AnyGeometry-CBS: Any Geometry Conflict-Based Search for Multi-Agent Path Finding
Yichen Li, Xuebo Zhang, Jingjin Yu, Yaonan Wang
AI summary
Problem
Existing MAPF solvers oversimplify agents as points or uniform circles, failing to handle diverse geometries, oversized loads, or rotation, which leads to undetected collisions or infeasible paths.
Approach
The method models agents as sets of grid cells to capture arbitrary shapes and rotation, introduces enriched shape conflict definitions, and adds a Multi-Constraint technique and Shape Heuristic to accelerate search.
Key results
- Supports arbitrarily shaped, rotating agents with new shape conflict types.
- Proactively resolves future shape conflicts via a Multi-Constraint method.
- Guides suboptimal search using a Shape Heuristic based on geometric complexity.

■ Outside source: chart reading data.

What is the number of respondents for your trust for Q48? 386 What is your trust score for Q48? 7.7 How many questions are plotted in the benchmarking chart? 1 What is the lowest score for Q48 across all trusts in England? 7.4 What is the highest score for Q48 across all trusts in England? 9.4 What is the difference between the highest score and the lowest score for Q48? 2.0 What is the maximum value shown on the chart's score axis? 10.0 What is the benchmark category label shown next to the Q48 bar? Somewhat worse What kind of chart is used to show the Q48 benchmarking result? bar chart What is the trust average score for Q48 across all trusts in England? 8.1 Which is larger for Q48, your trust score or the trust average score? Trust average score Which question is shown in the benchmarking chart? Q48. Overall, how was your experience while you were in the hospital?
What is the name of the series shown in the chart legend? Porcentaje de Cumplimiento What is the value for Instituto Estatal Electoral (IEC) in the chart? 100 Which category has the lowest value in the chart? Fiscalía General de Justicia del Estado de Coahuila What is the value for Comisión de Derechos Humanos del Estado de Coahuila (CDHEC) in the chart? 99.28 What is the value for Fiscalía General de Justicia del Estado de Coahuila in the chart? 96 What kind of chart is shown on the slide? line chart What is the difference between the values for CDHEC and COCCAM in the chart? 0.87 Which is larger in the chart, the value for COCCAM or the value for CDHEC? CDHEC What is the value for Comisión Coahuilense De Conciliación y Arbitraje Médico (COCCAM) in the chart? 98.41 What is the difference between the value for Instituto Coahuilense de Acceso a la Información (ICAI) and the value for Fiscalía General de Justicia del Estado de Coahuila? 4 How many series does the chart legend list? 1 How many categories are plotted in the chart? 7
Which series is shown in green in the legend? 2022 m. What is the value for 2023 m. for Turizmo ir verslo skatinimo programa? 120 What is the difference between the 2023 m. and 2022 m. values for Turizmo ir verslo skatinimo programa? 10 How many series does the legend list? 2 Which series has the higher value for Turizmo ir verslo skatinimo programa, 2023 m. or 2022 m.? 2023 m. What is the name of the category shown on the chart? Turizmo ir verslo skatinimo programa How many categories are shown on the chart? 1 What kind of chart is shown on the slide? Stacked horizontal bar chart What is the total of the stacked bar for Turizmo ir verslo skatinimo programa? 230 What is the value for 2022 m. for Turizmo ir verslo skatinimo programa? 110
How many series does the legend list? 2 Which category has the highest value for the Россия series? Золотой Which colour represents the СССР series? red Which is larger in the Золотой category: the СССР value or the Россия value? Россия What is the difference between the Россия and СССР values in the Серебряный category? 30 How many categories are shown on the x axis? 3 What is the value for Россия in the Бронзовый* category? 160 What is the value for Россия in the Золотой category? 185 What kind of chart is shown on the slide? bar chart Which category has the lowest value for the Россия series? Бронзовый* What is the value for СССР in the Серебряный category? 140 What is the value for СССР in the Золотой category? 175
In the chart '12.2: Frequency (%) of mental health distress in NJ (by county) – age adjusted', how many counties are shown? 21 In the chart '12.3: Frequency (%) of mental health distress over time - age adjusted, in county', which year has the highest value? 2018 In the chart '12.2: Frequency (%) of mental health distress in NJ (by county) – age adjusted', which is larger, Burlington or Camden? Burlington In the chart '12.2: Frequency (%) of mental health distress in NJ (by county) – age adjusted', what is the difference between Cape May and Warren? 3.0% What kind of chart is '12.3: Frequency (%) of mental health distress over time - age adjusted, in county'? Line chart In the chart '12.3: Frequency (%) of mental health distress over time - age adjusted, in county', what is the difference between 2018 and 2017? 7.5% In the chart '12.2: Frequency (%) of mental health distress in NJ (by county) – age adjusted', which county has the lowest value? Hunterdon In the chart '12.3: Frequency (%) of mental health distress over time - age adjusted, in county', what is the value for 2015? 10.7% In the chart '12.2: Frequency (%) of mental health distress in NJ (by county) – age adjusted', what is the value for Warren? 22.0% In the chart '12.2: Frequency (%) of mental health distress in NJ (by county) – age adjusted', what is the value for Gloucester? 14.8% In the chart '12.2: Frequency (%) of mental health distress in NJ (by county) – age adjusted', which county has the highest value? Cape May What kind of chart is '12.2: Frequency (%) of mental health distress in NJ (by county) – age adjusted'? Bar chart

- Cuts runtime by up to 84.43% against optimal baselines and 88.24% against suboptimal ones.
Why it matters
Provides a scalable, optimal framework for real-world robotic automation and logistics where agents have complex, non-uniform physical profiles.
Abstract
The Multi-Agent Path Finding (MAPF) problem seeks to find conflict-free paths for multiple agents. However, most existing MAPF methods simplify agents to points or uniform circles, a model that fails when agents have diverse geometries or carry oversized loads. This oversimplification can lead to undetected collisions or the failure to find feasible paths. To address this, we propose AnyGeometry-CBS (AG- CBS), a novel extension of Conflict-Based Search (CBS) that accommodates agents of arbitrary, non-convex shapes. AG- CBS represents each geometry of agent via a set of grid cells and introduces enriched conflict definitions to handle complex interactions. To improve search efficiency, we develop a Multi- Constraint (MC) technique and a Shape Heuristic (SH) for suboptimal variants. Experimental results demonstrate that our method reduces runtime by up to 84.43% against optimal base- lines and 88.24% against bounded-suboptimal ones, providing a general and effective solution to complex MAPF problems.